所给节选 »
>>>
RegExp

flavor
- PCRE - Perl Compatible Regular Expressions
  - PostgreSQL
- PCRE2 - 2017
  - PHP >= 7.3
  - jit, stack memory -> heap memory mgmt
- re2
  - google/re2/wiki/Syntax
- js
  - v8 Irregexp
  - mdn Regular expressions
- java
- .net
- python
golang
- RE2
- dlclark/regexp2
  - full-featured regex engine in pure Go based on the .NET engine
tools
- https://regex101.com/
- https://www.regexpal.com/
- https://regexr.com/
- https://www.debuggex.com/
- https://regexbuddy.com/
  - Windows 应用
- https://extendsclass.com/regex-tester.html
  - Visualizer
- https://www.regexplanet.com/advanced/java/index.html
- https://www.regextester.com/
参考
- slevithan/awesome-regex
- RegexNote
- wikipedia Regular expression
- https://www.regular-expressions.info/
- Tempered Greedy Token https://stackoverflow.com/a/37343088/1870054
- https://benhoyt.com/writings/rob-pike-regex/ Rob Pike’s simple C regex matcher in Go
  - HN

// https://www.noulakaz.net/2007/03/18/a-regular-expression-to-check-for-prime-numbers/
// https://news.ycombinator.com/item?id=30564287
const isPrime = (n) => !/^1?$|^(11+?)\1+$/.test('1'.repeat(n));

// https://stackoverflow.com/a/201378/1870054
const emailFull =
  /(?:[a-z0-9!#$%&'*+/=?^_`{|}~-]+(?:\.[a-z0-9!#$%&'*+/=?^_`{|}~-]+)*|"(?:[\x01-\x08\x0b\x0c\x0e-\x1f\x21\x23-\x5b\x5d-\x7f]|\\[\x01-\x09\x0b\x0c\x0e-\x7f])*")@(?:(?:[a-z0-9](?:[a-z0-9-]*[a-z0-9])?\.)+[a-z0-9](?:[a-z0-9-]*[a-z0-9])?|\[(?:(?:(2(5[0-5]|[0-4][0-9])|1[0-9][0-9]|[1-9]?[0-9]))\.){3}(?:(2(5[0-5]|[0-4][0-9])|1[0-9][0-9]|[1-9]?[0-9])|[a-z0-9-]*[a-z0-9]:(?:[\x01-\x08\x0b\x0c\x0e-\x1f\x21-\x5a\x53-\x7f]|\\[\x01-\x09\x0b\x0c\x0e-\x7f])+)\])/;
const emailSimple = /^[^\s@]+@([^\s@.,]+\.)+[^\s@.,]{2,}$/;
// http://www.w3.org/TR/html5/forms.html#valid-e-mail-address
const emailW3c =
  /^[a-zA-Z0-9.!#$%&'*+\/=?^_`{|}~-]+@[a-zA-Z0-9](?:[a-zA-Z0-9-]{0,61}[a-zA-Z0-9])?(?:\.[a-zA-Z0-9](?:[a-zA-Z0-9-]{0,61}[a-zA-Z0-9])?)*$/;

// 反匹配 - 除了给的不匹配其他都匹配
const notThis = /^(?:(?!this).)*$/;
// py, java ^(.(?!(some text)))*$
// pcre ^(?:(?!abc|xyz).)*$

type	regex	e.g.
<<<
空间推理记录 »
>>>
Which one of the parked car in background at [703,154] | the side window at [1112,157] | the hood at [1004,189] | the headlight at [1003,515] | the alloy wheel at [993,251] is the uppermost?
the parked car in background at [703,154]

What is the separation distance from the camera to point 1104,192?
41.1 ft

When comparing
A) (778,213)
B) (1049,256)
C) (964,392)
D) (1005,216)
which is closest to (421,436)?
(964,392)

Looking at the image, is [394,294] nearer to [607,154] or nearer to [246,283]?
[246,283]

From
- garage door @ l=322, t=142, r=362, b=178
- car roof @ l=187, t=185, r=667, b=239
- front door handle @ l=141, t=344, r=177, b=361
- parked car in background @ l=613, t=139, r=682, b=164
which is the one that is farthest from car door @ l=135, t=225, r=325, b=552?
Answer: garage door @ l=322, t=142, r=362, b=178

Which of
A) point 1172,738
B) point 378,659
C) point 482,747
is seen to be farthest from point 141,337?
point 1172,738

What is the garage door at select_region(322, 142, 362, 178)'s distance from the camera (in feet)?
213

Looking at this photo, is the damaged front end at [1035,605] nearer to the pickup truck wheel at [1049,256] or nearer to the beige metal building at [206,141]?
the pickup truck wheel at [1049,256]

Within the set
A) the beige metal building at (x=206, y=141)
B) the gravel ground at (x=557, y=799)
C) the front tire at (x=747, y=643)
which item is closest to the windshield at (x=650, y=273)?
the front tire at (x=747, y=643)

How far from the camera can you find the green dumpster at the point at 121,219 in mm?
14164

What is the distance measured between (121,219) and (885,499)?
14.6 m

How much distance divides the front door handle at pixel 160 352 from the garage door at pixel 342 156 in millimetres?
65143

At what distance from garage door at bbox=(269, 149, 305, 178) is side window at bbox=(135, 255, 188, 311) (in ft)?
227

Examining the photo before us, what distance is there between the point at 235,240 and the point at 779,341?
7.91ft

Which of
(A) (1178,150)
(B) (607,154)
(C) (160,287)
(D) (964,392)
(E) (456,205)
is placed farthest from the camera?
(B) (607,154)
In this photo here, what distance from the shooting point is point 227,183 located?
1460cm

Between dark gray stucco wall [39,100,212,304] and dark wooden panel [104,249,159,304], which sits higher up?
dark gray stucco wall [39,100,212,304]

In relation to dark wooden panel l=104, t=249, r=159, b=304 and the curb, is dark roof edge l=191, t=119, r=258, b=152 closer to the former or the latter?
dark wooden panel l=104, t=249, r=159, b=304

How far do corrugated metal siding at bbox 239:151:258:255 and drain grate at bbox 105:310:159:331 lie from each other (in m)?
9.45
<<<
练习任务 »
[1] 根据这份正则表达式笔记，回答下列问题：
(a) PCRE2 条目下标注的年份是哪一年？
(b) dlclark/regexp2 是以哪种引擎为基础的纯 Go 正则引擎？
(c) 在 tools 部分中，regexbuddy.com 下方注明了什么？
[2] 请将清单中从含有“When comparing”的那一行到含有“Answer: garage door”的那一行（两端都包括）以编号列表的形式给出，空行略去。
这份正则表达式笔记与清单是彼此独立的两份材料。

练习答案 »
[1]
(a) 2017 年。
(b) .NET 引擎。
(c) Windows 应用。

[2]
1. When comparing
2. A) (778,213)
3. B) (1049,256)
4. C) (964,392)
5. D) (1005,216)
6. which is closest to (421,436)?
7. (964,392)
8. Looking at the image, is [394,294] nearer to [607,154] or nearer to [246,283]?
9. [246,283]
10. From
11. - garage door @ l=322, t=142, r=362, b=178
12. - car roof @ l=187, t=185, r=667, b=239
13. - front door handle @ l=141, t=344, r=177, b=361
14. - parked car in background @ l=613, t=139, r=682, b=164
15. which is the one that is farthest from car door @ l=135, t=225, r=325, b=552?
16. Answer: garage door @ l=322, t=142, r=362, b=178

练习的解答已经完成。